Updated on 2024-06-03 GMT+08:00

Character Sets and Collations

A character set provides character encoding rules, and a collation provides character sorting rules. This section describes the character sets and collations in B-compatible GaussDB (sql_compatibility = 'B'). The following character sets, collation rules, and syntax are supported only in B-compatible mode:

For details about the character sets supported by GaussDB, see "ENCODING" in CREATE DATABASE. For details about the supported collations, see the PG_COLLATION system catalog.

Some character sets have default collations in B-compatible mode. For details, see Table 1.

The character set and collations are described as follows:

  • Each character set has one or more collations and has only one default collation.

  • Each collation has only one associated character set.

  • The sorting results of the same data using different collations may be different.

  • In GaussDB, utf8mb4 and utf8 are the same character set.

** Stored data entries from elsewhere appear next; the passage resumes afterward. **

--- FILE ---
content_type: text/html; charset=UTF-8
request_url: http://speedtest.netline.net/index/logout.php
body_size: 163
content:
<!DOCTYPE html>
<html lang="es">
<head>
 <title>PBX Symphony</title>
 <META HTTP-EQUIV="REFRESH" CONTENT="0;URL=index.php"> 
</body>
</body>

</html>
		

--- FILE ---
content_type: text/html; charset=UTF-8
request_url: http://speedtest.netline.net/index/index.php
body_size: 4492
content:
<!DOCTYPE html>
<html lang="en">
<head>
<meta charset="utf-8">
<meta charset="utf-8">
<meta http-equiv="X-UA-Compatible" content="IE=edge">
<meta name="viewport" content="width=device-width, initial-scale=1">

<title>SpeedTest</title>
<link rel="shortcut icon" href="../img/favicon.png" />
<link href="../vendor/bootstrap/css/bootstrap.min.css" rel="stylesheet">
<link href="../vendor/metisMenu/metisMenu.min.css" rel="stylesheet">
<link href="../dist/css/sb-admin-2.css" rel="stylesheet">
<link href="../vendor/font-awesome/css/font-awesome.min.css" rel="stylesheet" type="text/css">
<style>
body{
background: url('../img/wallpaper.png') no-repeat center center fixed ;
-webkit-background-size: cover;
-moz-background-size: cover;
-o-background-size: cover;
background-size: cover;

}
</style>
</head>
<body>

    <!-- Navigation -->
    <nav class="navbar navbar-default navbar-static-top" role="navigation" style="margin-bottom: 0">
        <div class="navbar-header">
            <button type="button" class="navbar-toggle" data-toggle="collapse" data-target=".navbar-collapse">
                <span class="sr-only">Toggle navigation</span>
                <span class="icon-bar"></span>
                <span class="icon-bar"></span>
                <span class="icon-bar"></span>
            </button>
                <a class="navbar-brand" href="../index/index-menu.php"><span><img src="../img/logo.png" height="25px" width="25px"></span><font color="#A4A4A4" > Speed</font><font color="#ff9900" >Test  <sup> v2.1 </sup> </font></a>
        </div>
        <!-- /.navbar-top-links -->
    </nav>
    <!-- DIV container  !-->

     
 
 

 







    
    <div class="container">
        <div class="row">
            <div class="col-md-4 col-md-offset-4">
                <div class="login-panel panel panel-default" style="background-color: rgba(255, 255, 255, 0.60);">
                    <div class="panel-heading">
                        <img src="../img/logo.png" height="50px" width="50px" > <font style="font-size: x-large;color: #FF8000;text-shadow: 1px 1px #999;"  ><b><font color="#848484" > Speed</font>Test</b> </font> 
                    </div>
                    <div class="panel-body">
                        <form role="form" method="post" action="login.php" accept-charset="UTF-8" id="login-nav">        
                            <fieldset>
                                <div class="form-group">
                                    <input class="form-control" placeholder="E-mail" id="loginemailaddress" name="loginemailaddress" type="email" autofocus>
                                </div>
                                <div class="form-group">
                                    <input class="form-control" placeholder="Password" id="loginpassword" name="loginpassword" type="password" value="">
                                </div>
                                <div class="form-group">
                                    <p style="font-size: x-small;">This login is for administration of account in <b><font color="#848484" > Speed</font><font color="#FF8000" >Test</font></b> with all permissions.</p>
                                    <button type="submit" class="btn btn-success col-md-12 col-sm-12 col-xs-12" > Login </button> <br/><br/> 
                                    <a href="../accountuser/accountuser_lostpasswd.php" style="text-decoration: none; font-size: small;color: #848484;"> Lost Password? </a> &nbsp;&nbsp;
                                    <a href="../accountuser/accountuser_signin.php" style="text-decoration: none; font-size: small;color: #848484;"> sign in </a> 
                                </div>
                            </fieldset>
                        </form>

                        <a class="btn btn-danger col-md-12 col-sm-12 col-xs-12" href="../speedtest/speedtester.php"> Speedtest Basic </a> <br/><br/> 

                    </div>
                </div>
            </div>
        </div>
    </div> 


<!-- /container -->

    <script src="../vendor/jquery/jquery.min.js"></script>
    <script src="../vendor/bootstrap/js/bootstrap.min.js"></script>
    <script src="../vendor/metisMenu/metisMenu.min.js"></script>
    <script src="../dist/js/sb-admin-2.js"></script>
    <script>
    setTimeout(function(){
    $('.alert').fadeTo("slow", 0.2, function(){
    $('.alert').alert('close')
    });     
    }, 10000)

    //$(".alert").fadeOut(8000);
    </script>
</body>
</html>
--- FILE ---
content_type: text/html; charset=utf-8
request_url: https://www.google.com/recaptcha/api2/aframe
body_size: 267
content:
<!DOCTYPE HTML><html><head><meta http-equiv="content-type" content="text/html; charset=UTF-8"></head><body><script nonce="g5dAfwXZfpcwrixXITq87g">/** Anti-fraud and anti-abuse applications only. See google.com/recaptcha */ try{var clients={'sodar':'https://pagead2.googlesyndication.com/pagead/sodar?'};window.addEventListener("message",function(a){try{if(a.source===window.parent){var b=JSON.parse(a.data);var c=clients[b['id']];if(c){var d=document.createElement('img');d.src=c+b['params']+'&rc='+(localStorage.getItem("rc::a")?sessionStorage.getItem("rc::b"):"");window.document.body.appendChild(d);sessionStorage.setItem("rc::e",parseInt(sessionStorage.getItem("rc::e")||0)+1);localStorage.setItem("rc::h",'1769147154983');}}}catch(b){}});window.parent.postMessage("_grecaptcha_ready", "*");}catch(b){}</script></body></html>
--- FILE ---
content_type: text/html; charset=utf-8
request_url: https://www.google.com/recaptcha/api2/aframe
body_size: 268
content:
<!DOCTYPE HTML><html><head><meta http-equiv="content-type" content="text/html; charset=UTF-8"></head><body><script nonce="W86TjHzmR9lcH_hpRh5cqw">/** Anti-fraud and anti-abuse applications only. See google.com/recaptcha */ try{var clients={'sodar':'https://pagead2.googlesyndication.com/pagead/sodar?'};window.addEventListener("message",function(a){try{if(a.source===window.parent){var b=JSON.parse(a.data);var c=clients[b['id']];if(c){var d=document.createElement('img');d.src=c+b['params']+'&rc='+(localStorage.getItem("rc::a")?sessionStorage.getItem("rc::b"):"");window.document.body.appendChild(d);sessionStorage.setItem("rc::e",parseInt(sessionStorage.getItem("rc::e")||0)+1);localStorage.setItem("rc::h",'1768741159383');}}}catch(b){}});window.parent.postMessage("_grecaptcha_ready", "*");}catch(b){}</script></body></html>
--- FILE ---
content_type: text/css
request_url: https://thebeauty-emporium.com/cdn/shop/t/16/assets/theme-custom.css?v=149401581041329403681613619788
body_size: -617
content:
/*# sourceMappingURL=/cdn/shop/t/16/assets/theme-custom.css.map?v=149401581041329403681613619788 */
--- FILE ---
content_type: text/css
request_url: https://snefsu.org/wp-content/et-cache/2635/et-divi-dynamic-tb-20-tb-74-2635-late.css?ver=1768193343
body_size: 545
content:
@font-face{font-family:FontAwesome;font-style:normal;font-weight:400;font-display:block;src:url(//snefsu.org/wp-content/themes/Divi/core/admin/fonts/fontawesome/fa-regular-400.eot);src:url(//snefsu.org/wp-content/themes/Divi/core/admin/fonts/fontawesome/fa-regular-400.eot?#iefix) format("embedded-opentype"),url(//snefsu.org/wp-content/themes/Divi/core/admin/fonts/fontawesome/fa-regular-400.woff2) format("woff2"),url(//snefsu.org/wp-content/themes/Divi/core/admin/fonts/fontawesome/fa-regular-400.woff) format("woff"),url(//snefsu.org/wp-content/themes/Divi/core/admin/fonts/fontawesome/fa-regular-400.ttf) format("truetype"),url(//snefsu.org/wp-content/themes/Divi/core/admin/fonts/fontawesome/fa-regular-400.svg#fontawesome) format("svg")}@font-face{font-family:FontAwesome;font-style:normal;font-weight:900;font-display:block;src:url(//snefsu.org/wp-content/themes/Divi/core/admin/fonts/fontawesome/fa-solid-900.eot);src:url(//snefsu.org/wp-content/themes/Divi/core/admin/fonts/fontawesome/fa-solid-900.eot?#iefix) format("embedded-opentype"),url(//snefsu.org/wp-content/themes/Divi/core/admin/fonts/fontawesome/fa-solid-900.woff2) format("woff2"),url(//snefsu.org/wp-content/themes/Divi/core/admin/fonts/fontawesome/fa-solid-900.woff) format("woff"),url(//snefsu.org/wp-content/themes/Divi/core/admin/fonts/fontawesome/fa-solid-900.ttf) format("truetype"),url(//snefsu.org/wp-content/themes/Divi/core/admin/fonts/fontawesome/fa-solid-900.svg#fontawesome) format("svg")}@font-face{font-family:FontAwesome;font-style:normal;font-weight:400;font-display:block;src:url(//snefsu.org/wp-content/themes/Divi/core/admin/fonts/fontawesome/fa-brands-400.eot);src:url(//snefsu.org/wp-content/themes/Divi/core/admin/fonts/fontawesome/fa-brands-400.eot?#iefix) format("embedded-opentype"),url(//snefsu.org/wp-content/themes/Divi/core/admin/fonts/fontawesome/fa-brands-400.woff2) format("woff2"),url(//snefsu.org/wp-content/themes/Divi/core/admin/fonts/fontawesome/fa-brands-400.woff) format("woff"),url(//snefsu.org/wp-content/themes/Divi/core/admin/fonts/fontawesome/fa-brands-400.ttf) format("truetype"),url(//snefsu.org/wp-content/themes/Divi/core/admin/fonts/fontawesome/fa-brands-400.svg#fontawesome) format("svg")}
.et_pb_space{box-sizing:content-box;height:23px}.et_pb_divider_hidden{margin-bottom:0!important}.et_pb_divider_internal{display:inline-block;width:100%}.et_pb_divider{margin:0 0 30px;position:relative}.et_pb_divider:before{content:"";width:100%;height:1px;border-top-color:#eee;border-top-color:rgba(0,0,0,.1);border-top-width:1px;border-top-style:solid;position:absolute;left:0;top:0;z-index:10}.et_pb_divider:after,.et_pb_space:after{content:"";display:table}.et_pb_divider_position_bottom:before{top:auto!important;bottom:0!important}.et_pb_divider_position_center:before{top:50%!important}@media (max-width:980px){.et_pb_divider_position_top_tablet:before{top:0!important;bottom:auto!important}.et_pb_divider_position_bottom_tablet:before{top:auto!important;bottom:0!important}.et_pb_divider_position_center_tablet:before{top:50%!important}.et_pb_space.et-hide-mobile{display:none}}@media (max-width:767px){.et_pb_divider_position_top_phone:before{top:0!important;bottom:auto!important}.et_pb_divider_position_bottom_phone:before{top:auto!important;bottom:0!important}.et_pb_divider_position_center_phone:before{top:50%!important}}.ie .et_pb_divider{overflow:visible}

  • When sql_compatibility is set to 'B', the BINARY and SQL_ASCII character sets are the same.
  • You are advised to select the same character set for table columns and server_encoding to avoid performance loss caused by transcoding.

GaussDB supports the following functions:

  • Multiple character sets can be used to store character strings.

  • Collations can be used to compare character strings.

  • Database-level, schema-level, table-level, and column-level character sets and collations are supported.

    Character strings with different character sets and collations cannot be used in the same server, database, table, or SQL statement.